The truth is, I was also like this in high school. I became captain of my team because I was super into football and scored most of the goals but thought so little of some of the players, shouted at their mums for complaining when their daughters got pushed around and told my teammates off when I thought they didn’t serve the ball well enough for me. Yes I was passionate about giving it my all and took my team out for physical training in an effort to build team spirit and grit. Yes I would die on the field of it meant winning against our rivals. Yes my efforts sometimes won us games. But I was NOT a leader who loved, I was not a leader who empowered, I was not a leader to emulate and celebrate.
I remember another time I won a huge trophy for my house in high school after working extremely hard to win it for the first time in six years. Even though it was a prize for my house, not for me, I ran up to the stage with my hands and chest in the SAME position as Rapinoe’s when she scored. To my actions my principle said, in front of the entire school, ‘Some people need to realise that it is not all about themselves and their glory’. I will ALWAYS carry that with me.

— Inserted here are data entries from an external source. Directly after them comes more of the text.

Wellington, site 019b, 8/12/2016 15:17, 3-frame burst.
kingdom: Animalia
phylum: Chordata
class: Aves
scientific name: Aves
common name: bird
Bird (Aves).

So I’m on the ‘don’t really like Megan Rapinoe’s style of leadership’ end of the polarisation but not because I’m concerned about her being an outspoken woman or a lesbian.

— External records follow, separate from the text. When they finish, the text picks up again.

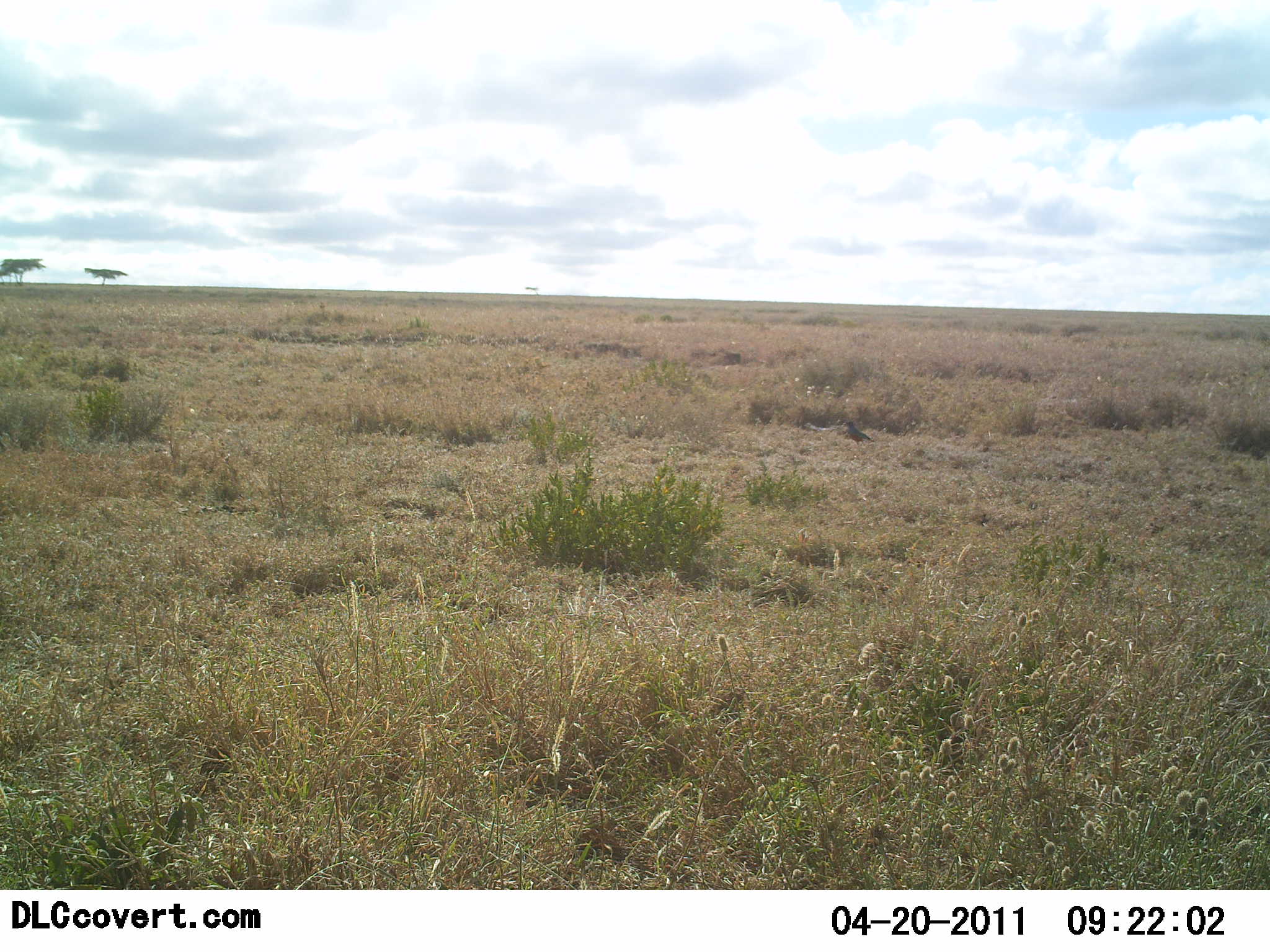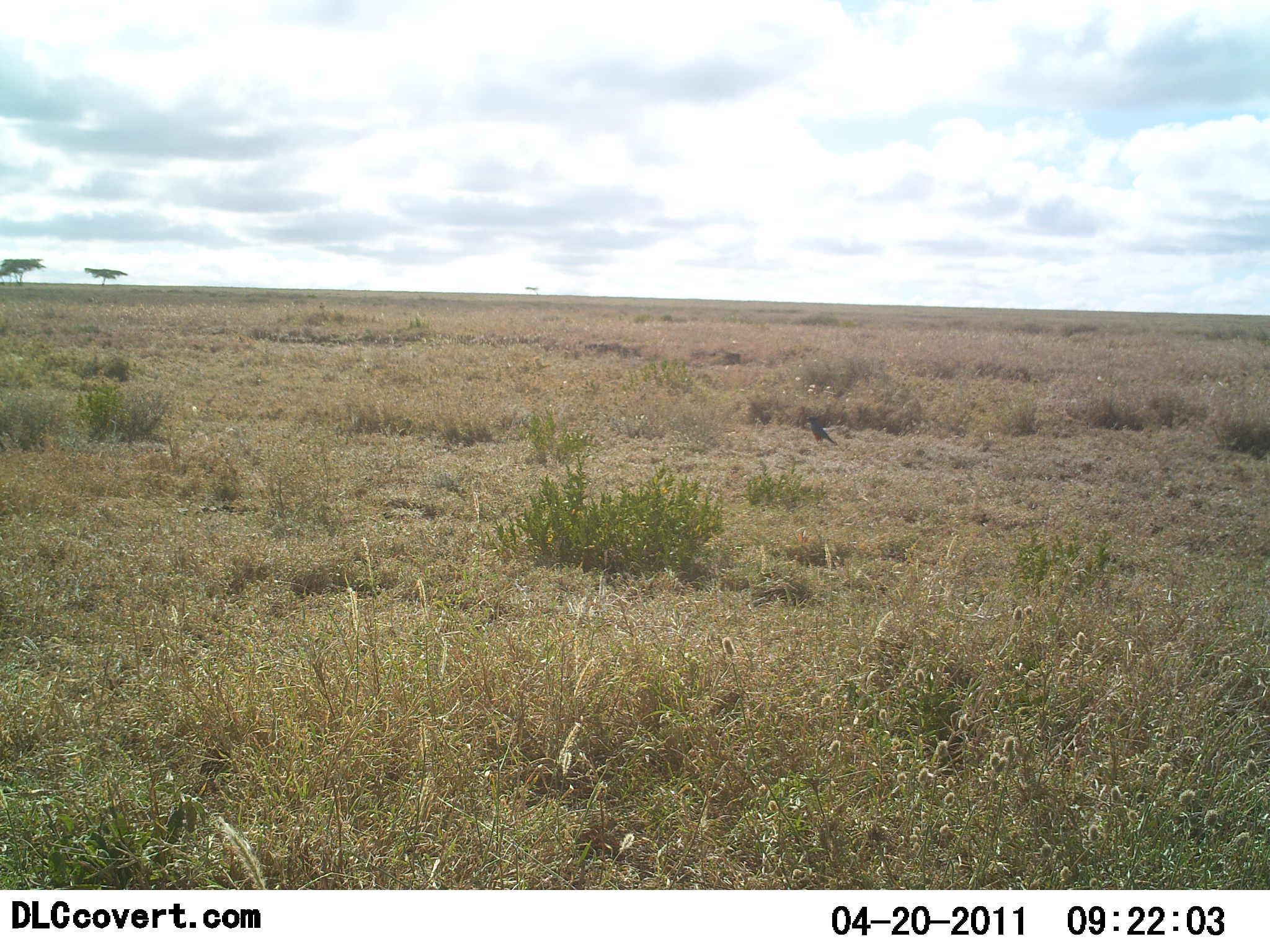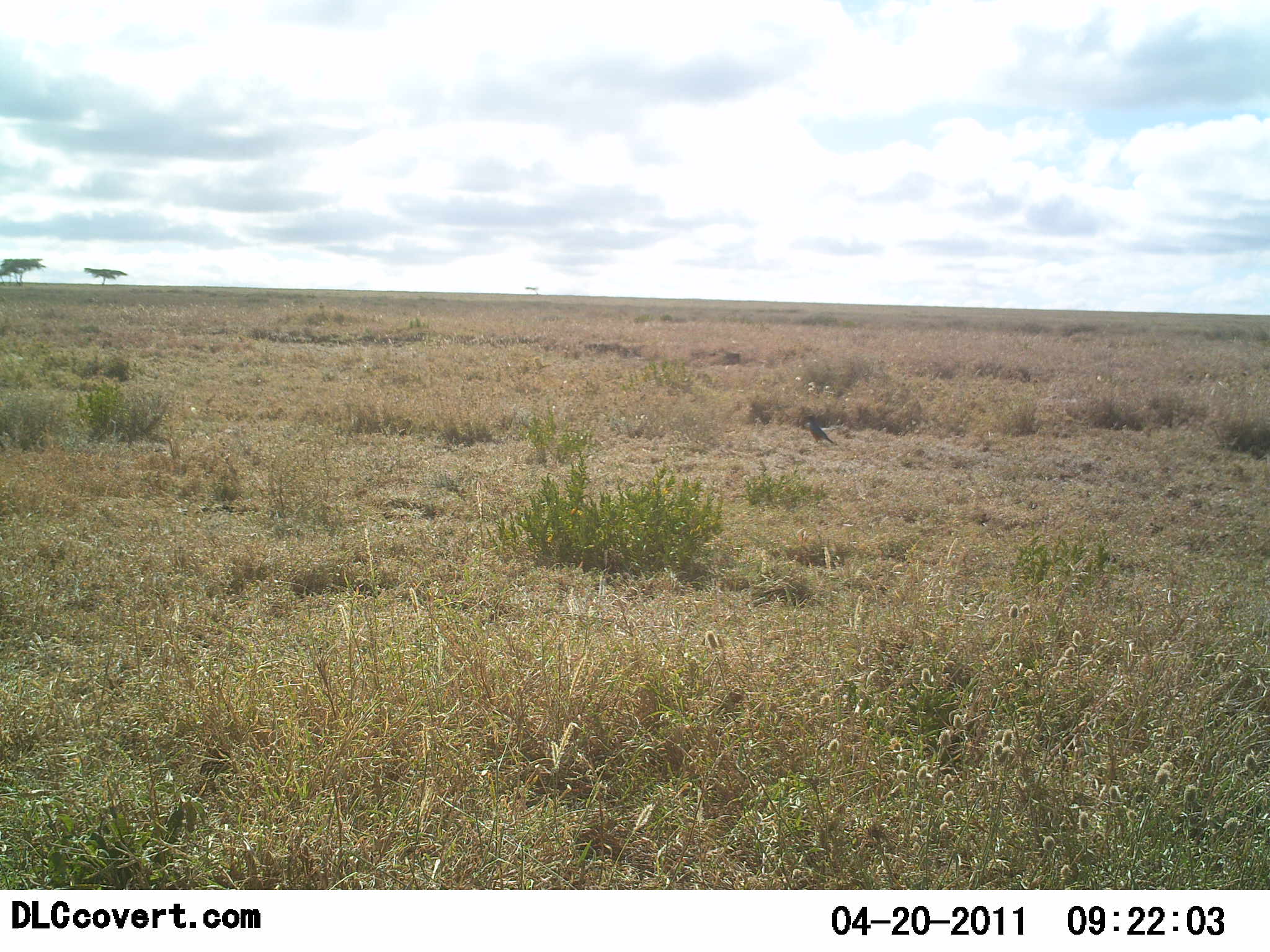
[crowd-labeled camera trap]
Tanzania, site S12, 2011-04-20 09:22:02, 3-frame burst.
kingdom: Animalia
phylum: Chordata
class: Aves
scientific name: Aves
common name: bird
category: otherbird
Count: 1.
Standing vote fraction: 20%.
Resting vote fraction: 0%.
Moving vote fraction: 80%.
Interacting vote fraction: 0%.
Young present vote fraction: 0%.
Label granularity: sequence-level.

I just crave leadership and role models who ooze humility, who praise their team before themselves, who don’t beat their own chests like gorillas, seek their own glory or use their platform to for divisiveness. My heros will never be the ones with swag, the loudest ones, the boldest ones, the in-your-face ones.

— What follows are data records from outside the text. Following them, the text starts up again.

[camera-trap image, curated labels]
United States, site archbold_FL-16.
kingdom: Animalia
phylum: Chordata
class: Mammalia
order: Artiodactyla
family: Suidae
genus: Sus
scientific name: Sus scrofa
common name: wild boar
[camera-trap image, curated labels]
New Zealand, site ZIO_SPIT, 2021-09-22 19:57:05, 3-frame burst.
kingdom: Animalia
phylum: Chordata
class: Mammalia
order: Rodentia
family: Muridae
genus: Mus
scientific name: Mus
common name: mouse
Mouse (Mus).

My heros are the ones whose lives speak the loudest, who sacrifice daily for others, who work hard to build others up, who really try to understand every perspective even if they don’t agree, who journey with others, who serve those under and above them with love and compassion, who spread love not hatred, who have strong opinions but their strongest opinion is the importance of loving and encouraging their fellow man. The truth is that these people are rare and I could hardly think of anyone who fits this perfectly as everyone is imperfect. I think of my new pastor at church Simon, I think of my favourite broadcaster Guy, I think of a girl from my college team Z, I think of a pioneering woman in politics Baroness Scotland, I think of my friend Natalie, I think of Messi, I think of Federer, I think of Serena. I didn’t want to name names because I know that fault can be picked with each person. They are human too.
But my point is that we are allowed to choose our heroes. We ALL choose our heroes from the bottom of our hearts. The bottom of every person’s heart is the one place that should be protected from bias because there, at the bottom of our hearts, is the most beautiful place, where we yearn for things we hold so dear.
So YES America’s new hero is polarising, but NOT because of her orientation and sex, but because not everyone wants a hero like her, for good reason, for ‘bottom-of-the-heart’ reasons.
I want to see women thrive. I loved seeing the full stadium at the World Cup Final. I love hearing so many people talk enthusiastically about the Women’s World Cup. It’s about time. But Megan isn’t MY hero. She could be yours, but she isn’t mine, and that’s fair enough, even if the BBC doesn’t see it that way!